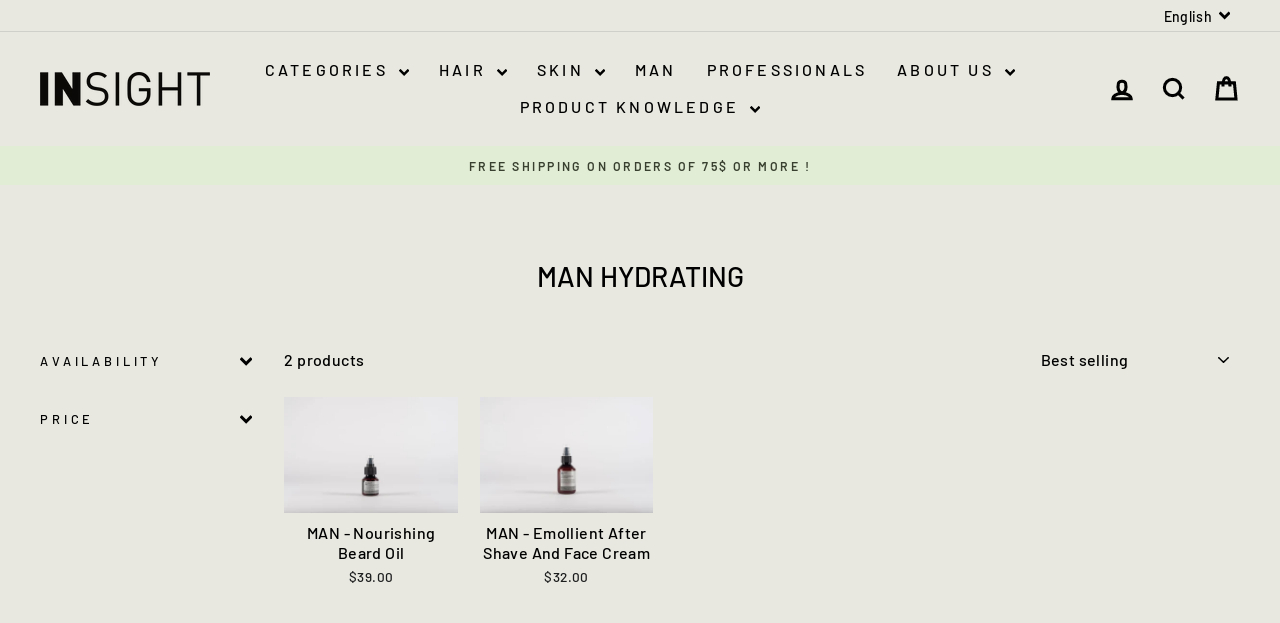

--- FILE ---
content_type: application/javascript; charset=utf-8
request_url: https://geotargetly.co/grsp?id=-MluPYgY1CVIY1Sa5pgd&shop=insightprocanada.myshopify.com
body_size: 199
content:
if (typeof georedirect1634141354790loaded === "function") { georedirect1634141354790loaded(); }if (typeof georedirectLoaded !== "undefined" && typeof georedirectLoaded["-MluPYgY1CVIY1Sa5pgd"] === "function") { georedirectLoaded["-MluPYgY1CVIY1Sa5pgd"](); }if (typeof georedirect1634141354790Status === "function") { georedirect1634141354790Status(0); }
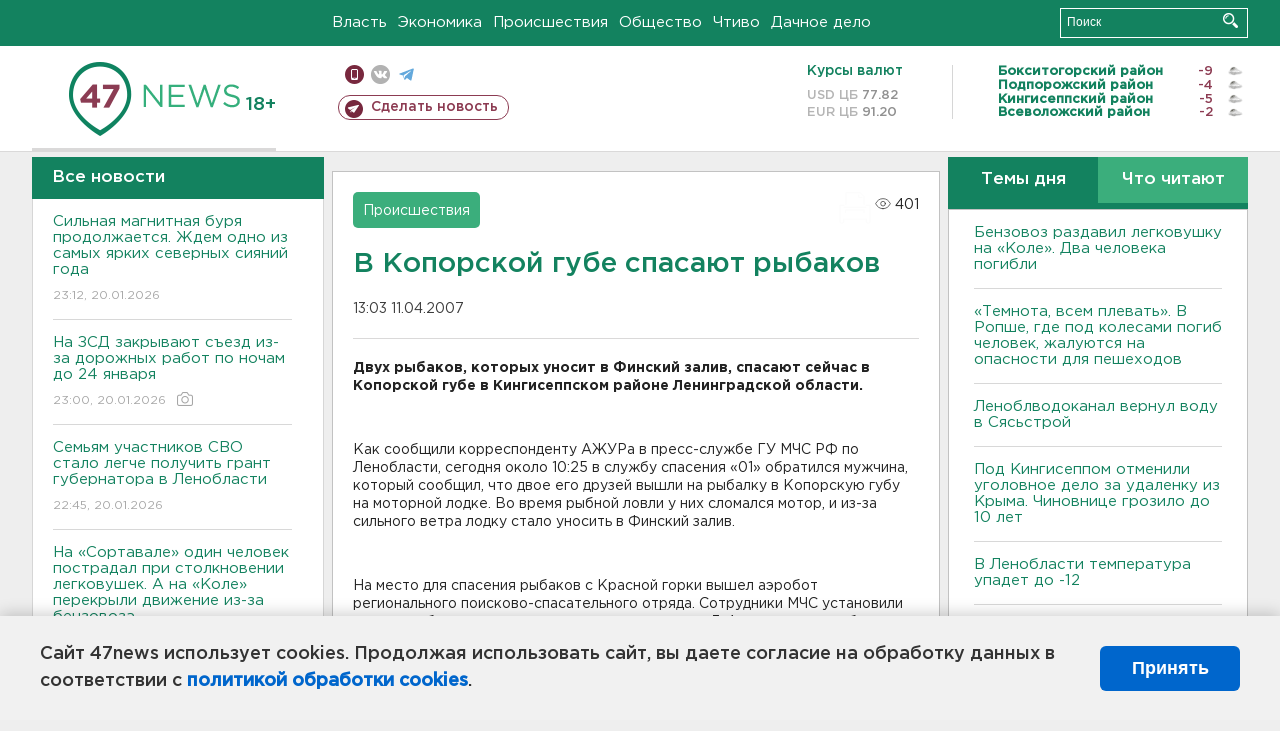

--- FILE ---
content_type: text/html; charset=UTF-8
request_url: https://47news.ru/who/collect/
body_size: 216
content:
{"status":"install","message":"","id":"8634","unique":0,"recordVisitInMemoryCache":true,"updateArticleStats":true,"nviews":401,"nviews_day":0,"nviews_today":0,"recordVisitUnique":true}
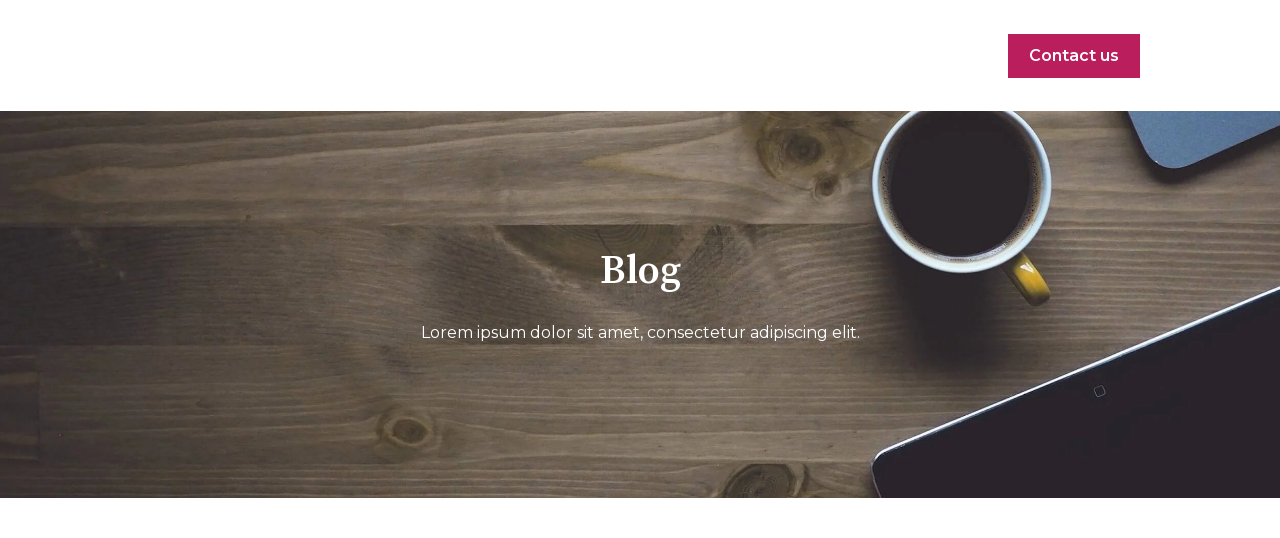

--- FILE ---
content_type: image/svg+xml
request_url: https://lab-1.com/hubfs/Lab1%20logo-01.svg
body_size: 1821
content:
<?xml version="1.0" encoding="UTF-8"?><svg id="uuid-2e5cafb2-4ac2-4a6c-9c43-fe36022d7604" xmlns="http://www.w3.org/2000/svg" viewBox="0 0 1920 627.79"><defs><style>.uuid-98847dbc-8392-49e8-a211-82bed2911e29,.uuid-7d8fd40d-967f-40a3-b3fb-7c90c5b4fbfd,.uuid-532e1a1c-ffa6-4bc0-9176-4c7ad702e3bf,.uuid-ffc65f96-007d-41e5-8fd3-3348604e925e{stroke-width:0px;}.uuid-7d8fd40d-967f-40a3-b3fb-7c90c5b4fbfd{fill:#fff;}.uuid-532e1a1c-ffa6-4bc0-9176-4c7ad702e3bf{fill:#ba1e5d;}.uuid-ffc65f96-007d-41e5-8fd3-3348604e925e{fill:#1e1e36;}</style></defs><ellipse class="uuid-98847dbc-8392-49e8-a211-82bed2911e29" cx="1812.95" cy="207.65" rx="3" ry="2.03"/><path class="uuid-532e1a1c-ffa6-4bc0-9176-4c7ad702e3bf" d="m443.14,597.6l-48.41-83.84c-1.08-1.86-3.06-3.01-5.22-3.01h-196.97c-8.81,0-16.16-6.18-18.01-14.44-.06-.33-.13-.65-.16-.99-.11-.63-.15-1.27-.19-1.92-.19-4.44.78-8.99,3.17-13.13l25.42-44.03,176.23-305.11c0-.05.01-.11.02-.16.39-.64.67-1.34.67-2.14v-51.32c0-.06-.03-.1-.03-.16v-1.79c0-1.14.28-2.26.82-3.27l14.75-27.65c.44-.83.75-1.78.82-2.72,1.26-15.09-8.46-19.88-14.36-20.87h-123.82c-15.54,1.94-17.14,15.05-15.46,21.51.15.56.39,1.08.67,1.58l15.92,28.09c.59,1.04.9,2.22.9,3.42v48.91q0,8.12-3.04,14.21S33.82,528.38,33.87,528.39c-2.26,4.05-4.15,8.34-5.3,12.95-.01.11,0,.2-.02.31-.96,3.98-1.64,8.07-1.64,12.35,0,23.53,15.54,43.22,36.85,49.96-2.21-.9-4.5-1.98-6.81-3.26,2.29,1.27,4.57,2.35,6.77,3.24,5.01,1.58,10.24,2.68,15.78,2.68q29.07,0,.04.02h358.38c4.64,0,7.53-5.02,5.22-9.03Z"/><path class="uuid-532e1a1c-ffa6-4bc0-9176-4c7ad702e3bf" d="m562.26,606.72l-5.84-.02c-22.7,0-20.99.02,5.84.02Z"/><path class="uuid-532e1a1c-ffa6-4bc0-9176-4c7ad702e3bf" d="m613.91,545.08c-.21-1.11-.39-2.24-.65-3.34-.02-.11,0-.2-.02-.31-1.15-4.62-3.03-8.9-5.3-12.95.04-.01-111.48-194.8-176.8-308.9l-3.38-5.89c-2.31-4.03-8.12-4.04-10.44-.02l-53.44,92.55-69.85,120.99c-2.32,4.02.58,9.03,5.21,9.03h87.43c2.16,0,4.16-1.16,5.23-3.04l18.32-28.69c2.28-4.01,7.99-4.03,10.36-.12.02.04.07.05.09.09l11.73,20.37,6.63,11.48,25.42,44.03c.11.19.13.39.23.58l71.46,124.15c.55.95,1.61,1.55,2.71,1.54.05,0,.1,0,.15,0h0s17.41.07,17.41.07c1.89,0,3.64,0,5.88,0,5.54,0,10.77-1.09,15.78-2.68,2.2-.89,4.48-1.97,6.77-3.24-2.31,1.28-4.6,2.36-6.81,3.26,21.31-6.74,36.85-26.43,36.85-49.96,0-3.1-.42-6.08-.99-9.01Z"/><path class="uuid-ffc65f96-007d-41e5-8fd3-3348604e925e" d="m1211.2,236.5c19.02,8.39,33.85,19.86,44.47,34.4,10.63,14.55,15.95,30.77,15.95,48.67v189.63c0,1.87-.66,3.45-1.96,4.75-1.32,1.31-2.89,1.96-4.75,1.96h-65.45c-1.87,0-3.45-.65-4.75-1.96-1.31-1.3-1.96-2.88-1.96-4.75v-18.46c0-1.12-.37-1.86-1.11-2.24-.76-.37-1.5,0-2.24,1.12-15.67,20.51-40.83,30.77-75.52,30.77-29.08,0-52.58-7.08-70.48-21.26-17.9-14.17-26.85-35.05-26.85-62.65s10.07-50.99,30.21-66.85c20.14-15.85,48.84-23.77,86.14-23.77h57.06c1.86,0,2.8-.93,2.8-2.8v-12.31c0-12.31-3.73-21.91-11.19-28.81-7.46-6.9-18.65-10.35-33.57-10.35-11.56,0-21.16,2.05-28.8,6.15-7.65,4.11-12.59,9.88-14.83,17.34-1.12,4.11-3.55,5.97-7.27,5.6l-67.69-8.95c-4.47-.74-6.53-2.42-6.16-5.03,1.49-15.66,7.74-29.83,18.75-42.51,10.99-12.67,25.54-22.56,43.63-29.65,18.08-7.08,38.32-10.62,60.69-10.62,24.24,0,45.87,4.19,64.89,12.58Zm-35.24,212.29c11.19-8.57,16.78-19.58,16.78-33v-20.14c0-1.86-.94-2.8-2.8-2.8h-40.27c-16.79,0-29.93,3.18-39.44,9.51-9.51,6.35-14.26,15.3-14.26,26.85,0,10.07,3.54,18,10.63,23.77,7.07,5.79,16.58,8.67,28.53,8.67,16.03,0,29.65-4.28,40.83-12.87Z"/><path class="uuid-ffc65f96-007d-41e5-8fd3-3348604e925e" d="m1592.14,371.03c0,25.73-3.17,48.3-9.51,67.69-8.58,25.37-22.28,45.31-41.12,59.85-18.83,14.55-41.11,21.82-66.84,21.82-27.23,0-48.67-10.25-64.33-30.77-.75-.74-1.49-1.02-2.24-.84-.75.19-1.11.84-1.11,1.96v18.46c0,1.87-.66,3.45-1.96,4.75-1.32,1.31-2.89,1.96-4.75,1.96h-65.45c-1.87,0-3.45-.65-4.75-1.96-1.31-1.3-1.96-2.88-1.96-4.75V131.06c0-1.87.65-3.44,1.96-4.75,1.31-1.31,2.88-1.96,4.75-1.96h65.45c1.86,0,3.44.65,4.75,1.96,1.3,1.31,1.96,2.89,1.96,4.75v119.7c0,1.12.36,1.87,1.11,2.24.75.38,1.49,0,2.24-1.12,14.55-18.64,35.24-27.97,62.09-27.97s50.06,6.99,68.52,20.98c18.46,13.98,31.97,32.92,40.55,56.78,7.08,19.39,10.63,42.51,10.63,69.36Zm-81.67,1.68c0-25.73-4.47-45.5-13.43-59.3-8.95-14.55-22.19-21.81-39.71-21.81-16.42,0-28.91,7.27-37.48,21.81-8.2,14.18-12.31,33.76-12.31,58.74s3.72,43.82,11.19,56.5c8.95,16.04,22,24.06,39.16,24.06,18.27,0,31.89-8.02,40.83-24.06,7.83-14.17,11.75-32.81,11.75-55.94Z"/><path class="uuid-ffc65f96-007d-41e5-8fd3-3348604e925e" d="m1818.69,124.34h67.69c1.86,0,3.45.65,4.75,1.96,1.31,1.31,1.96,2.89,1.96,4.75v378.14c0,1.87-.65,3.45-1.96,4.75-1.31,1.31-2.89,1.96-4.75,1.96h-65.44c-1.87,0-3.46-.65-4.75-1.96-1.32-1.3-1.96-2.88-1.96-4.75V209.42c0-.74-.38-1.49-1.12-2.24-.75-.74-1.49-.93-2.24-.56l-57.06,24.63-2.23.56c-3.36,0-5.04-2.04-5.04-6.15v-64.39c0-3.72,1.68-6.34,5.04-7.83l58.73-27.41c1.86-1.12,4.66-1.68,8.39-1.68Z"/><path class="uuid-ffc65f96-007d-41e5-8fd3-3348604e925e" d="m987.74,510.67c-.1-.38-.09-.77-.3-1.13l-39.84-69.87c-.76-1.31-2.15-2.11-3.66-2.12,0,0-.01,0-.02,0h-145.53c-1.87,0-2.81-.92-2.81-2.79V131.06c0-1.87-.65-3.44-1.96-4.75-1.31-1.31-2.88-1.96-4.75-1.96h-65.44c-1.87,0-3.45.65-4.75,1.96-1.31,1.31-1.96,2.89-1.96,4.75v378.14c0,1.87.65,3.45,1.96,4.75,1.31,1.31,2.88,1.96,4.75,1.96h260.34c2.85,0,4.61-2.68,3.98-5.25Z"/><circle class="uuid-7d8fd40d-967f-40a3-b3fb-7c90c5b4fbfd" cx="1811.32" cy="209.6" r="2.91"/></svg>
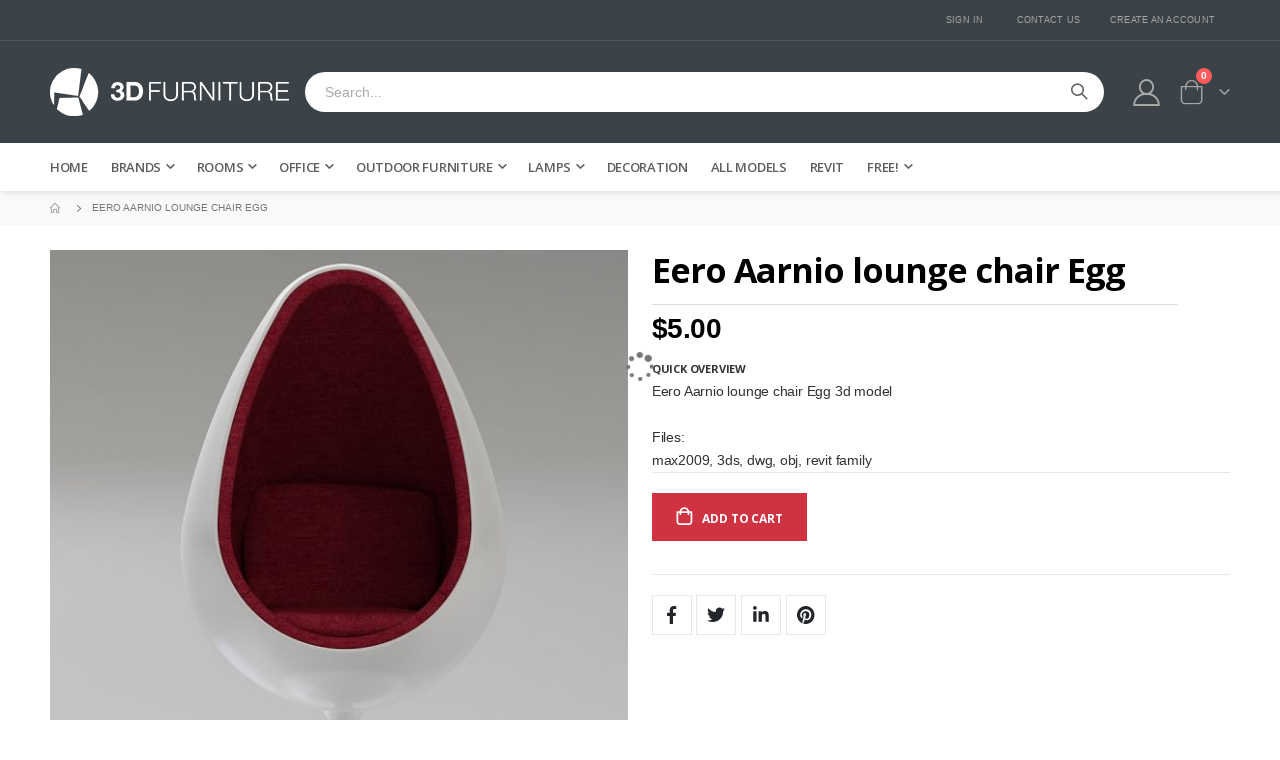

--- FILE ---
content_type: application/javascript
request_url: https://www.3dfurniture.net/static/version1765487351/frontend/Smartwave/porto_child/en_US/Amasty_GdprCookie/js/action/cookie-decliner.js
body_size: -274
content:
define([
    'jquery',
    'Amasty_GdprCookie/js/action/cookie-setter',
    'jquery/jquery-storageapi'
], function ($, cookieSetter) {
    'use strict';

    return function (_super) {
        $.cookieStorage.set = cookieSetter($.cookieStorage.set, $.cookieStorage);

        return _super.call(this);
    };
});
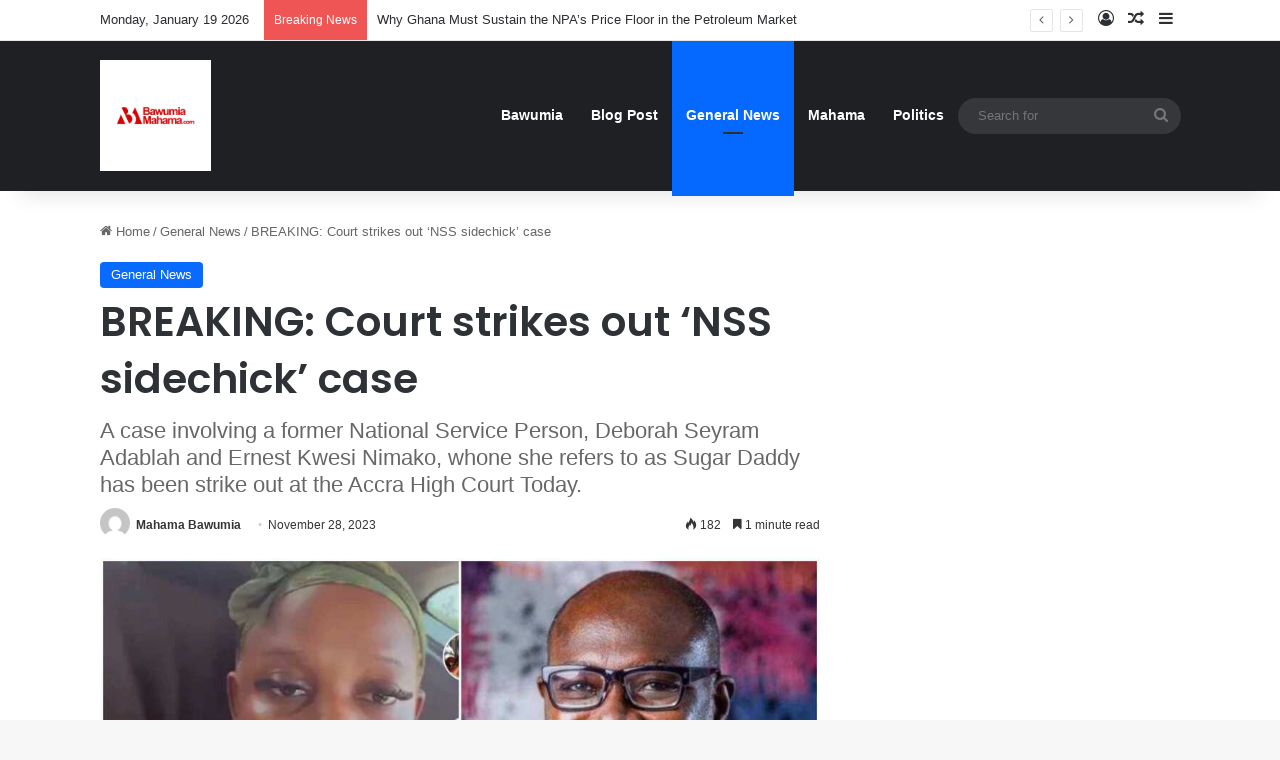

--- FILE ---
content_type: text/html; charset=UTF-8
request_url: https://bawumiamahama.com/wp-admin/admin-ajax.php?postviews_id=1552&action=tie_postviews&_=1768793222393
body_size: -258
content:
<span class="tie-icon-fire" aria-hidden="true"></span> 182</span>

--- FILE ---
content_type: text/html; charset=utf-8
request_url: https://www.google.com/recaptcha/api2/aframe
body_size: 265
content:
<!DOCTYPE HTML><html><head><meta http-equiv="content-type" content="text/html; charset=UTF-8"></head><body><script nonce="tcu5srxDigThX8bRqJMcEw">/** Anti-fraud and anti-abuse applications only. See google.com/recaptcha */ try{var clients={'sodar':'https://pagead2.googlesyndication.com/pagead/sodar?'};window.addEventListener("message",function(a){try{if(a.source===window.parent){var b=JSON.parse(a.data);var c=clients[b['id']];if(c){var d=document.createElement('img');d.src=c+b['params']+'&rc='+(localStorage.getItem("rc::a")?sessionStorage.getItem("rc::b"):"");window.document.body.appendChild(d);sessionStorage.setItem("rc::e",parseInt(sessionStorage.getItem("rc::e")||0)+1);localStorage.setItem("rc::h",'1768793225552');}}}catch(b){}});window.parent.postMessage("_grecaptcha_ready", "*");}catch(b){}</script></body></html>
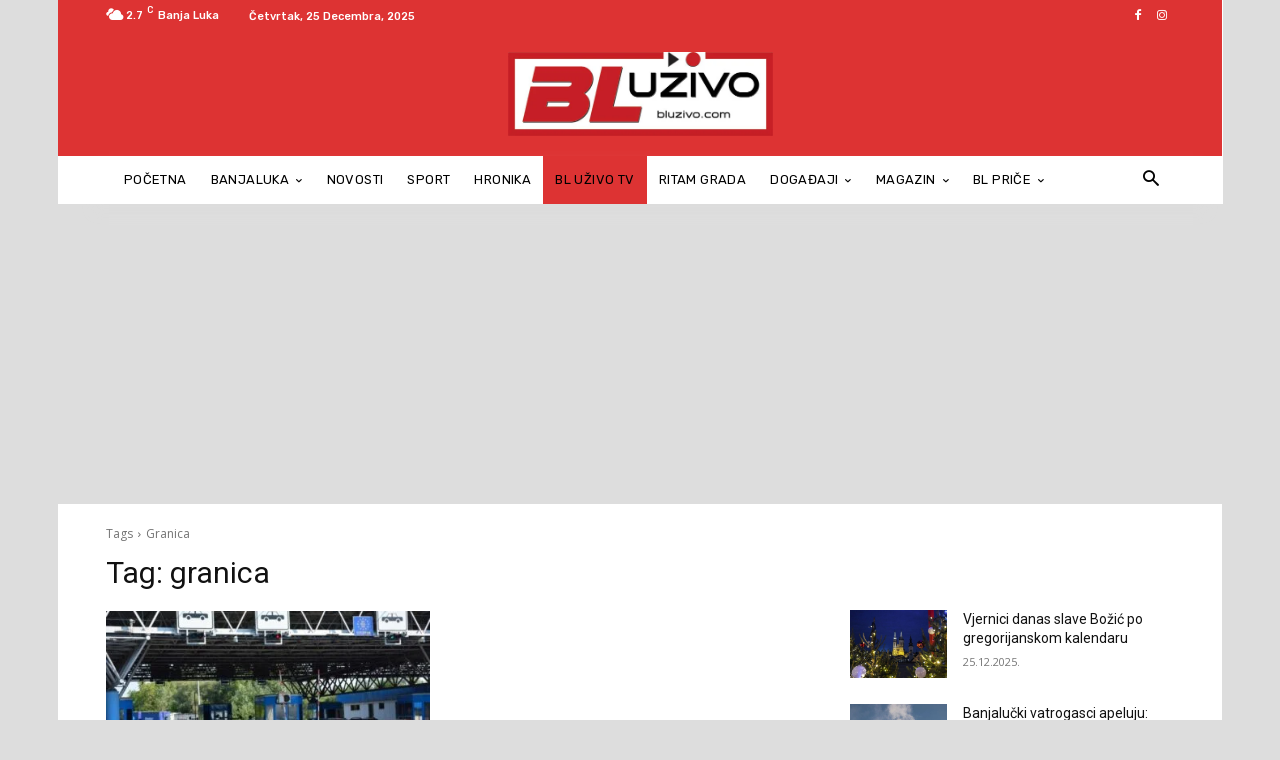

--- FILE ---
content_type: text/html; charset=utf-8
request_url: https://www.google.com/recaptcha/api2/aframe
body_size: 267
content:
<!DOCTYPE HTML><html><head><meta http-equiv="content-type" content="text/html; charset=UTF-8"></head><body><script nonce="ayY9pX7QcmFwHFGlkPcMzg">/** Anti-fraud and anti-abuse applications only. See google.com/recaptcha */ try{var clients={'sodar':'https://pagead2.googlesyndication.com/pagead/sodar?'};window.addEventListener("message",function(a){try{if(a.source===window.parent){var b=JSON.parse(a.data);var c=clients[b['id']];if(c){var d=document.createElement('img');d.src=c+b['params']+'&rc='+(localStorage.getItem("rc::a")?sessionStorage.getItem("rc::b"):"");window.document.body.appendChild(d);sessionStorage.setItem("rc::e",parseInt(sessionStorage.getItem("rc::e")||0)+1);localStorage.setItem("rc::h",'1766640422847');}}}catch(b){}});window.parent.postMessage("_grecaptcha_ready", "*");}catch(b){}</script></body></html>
========
§ **ABOUT THIS TASK**
Which lines of the records hold the string "javascript"? Copy each one.

§ **ANSWER TO THIS EXERCISE**
content_type: application/javascript; charset=utf-8
content_type: application/javascript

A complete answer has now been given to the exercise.